Write-up about a jewelry store on The Curated Shopper
Even Internet-only outlets get a mention. Roseveare opens up about daily logins to MyTheresa.com for the more than 200 designers listed as well as “collaborations made exclusively for the site,” she says. Bonus? “Items arrive at your doorstep in just a couple days, and they take returns for 30 days.”
Still, not every destination is a shopper’s paradise. For example, Whistler, British Columbia, is “epically gorgeous,” says Roseveare, but it’s not a great place for consumers. Instead of stores to visit, she offers readers this consolation: “Use your time to fully enjoy the mountain life.”
Meanwhile, “Map it” buttons will allow you to (shocker!) view exact addresses on Google, which will help you reach those stores worth visiting.
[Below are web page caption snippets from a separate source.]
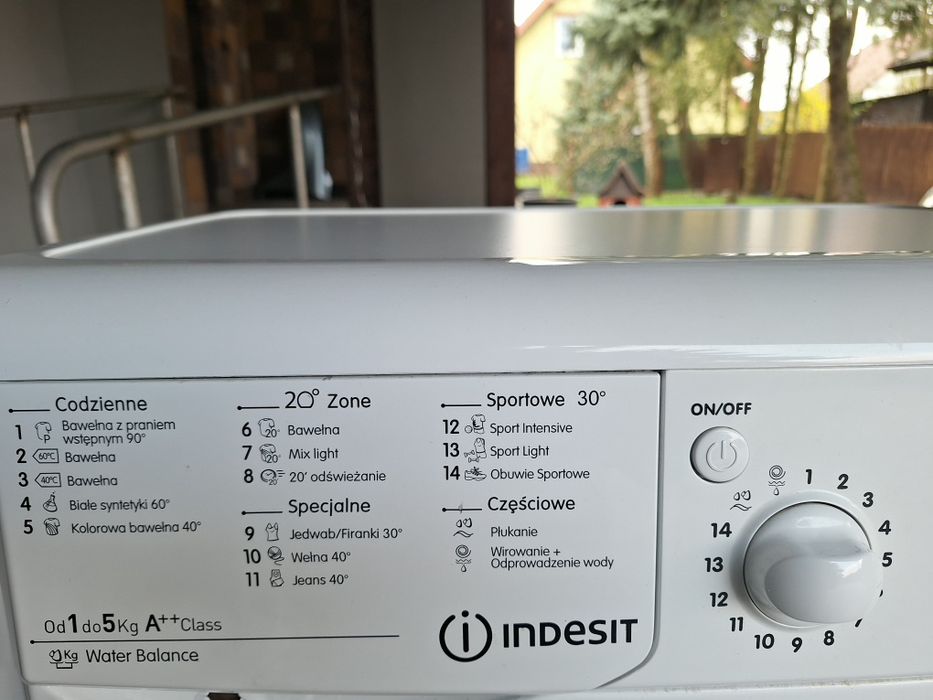 Pralka Indesit slim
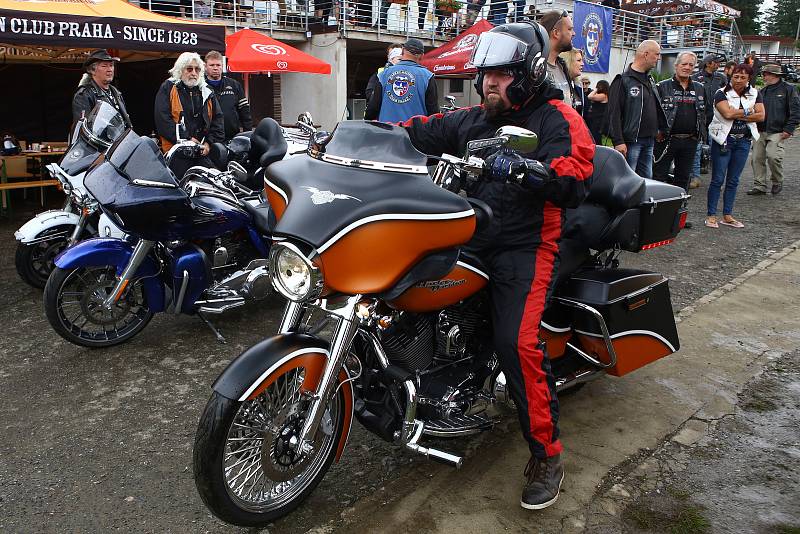 Více než 230 členů klubu Harley Davidson Praha se sjelo do kempu Butov na Hracholuské přehradě na pravidelné klubové akci Czech Rallye.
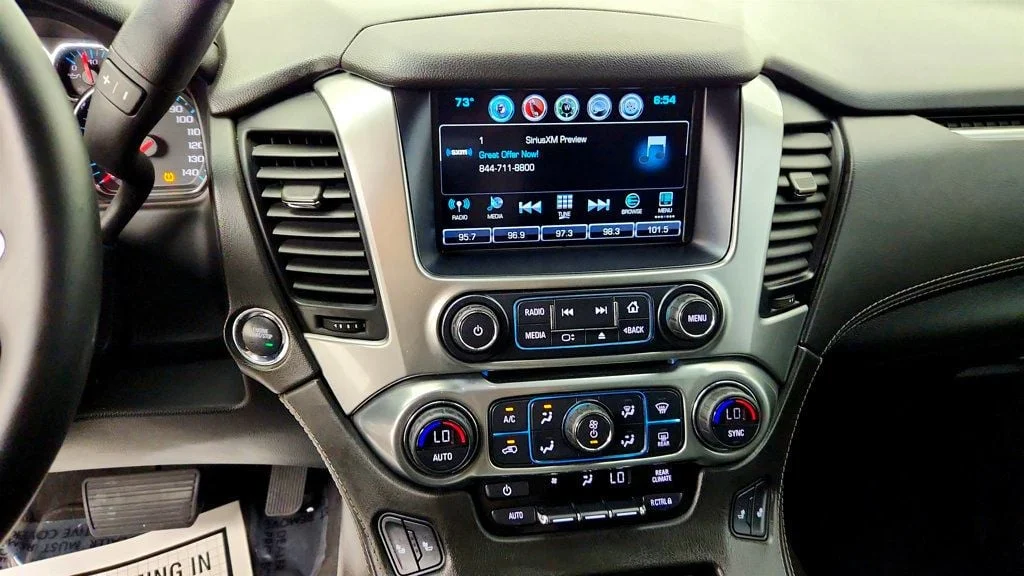 Used 2020 Silver Ice Metallic Chevrolet 4WD 4dr LT w/ Luxury Pkg & Sun/Entertainment Pkg image 18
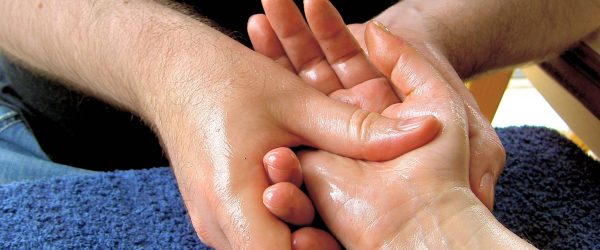 Massage-hand-4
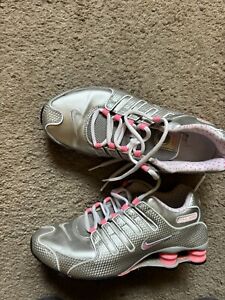 EUC Nike Shox NZ 2012 Athletic Running Shoes Women’s 7.5 Silver Pink 488312-003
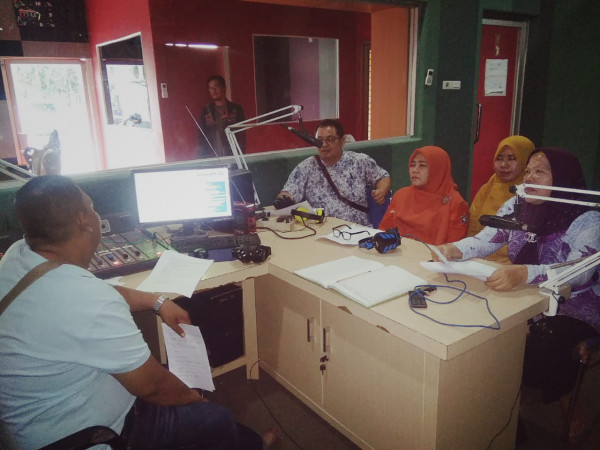 Kegiaatan Talk Show "Sosialisasi Pusat Pemberdayaan Keluarga Sejahtera (PPKS)"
Also helpful (especially now): the majority of featured stores have shoppable websites, which have become a financial lifeline for many independent retailers amidst the pandemic.
“It’s a great way to support independent stores during this unprecedented time,” observes Roseveare, who herself has done a little damage online. “There are a lot of good deals to be had.”
What you won’t find on TCS? A cookie-cutter-designed and poorly organized site with text simply copied and pasted from stores. (Author’s note: This writer loves the cursive XOXO signoffs peppered throughout the Guides.) Final offerings include no-nonsense articles like “Should I sign up for Clear?” and “What’s the best carry-on for air travel?” to ensure members will be well-equipped for any of the excursions they choose.
How Roseveare signs off on some pages in her Shopping Guides
In its short life, TCS has amassed some highfalutin fans. New York City-based stylist Joseph Rosenfeld calls a subscription “like having your favorite style guru and travel guide right there with you.” And renowned interior design superstar Karen Sutherland, from Santa Barbara, Calif., rates the site’s content as first rate. “The amazing personal networks she shares are priceless! She is my go-to when I am looking for something special.”
A downloadable list of stores to visit in Dallas from The Curated Shopper
Another client, the CFO of a tech company in San Francisco, told Roseveare she used her New York City Shopping Guide on a trip (before the city’s lockdown) and “explored neighborhoods she never would have otherwise.”
What’s next for the two-month-old site may be the one thing Roseveare can’t quite control: more cities. Still, she appreciates hearing from members about places she should add when the COVID-19 travel restrictions ease.
“I love hearing suggestions of where members would like me to scout,” she says.